**DIRECTION:**
Copy the lines from the one containing "Visually, which is" through the last line, substituting "sandy ground" for "dirt ground" and leaving everything else unchanged.

**ENTRIES PROVIDED:**
———

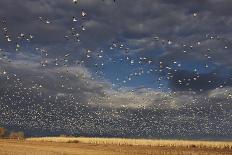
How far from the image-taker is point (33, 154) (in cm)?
5591

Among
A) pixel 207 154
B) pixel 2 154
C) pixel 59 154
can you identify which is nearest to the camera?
pixel 2 154

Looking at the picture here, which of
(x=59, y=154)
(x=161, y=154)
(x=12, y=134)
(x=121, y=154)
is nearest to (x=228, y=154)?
(x=161, y=154)

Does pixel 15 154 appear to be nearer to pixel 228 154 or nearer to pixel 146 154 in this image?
pixel 146 154

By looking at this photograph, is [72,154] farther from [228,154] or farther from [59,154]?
[228,154]

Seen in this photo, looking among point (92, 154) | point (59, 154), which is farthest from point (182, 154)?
point (59, 154)

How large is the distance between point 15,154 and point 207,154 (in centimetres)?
2537

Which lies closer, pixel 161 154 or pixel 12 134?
pixel 161 154

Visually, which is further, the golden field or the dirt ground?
the golden field

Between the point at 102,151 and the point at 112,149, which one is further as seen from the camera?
the point at 112,149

———

**TASK RESPONSE:**
Visually, which is further, the golden field or the sandy ground?
the golden field

Between the point at 102,151 and the point at 112,149, which one is further as seen from the camera?
the point at 112,149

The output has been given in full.